BEGIN Input for this task

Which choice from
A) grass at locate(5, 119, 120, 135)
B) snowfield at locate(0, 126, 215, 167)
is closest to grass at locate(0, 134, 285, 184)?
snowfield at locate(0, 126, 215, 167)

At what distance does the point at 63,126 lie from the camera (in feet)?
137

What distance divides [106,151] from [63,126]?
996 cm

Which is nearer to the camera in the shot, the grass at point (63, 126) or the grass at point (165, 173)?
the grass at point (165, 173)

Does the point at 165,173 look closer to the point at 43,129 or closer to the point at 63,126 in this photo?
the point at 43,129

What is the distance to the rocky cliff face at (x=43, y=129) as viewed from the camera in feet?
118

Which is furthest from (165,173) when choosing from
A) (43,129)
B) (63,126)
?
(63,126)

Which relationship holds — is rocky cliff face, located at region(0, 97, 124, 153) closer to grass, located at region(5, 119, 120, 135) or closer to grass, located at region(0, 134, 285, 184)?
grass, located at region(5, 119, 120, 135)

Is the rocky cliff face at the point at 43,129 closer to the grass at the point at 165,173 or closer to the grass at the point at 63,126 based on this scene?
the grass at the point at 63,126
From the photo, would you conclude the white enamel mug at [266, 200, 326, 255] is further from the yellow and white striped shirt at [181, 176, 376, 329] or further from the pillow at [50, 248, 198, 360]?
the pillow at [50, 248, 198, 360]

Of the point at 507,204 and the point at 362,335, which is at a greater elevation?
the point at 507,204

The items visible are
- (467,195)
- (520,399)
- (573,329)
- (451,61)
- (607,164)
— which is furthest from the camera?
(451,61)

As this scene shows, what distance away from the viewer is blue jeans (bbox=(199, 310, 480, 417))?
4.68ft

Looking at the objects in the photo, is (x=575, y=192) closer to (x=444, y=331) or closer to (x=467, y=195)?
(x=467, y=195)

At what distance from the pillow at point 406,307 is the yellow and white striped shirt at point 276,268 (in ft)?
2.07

END Input for this task

From the listing above, pull out every line that includes the word "located" and copy those lines.

Which relationship holds — is rocky cliff face, located at region(0, 97, 124, 153) closer to grass, located at region(5, 119, 120, 135) or closer to grass, located at region(0, 134, 285, 184)?
grass, located at region(5, 119, 120, 135)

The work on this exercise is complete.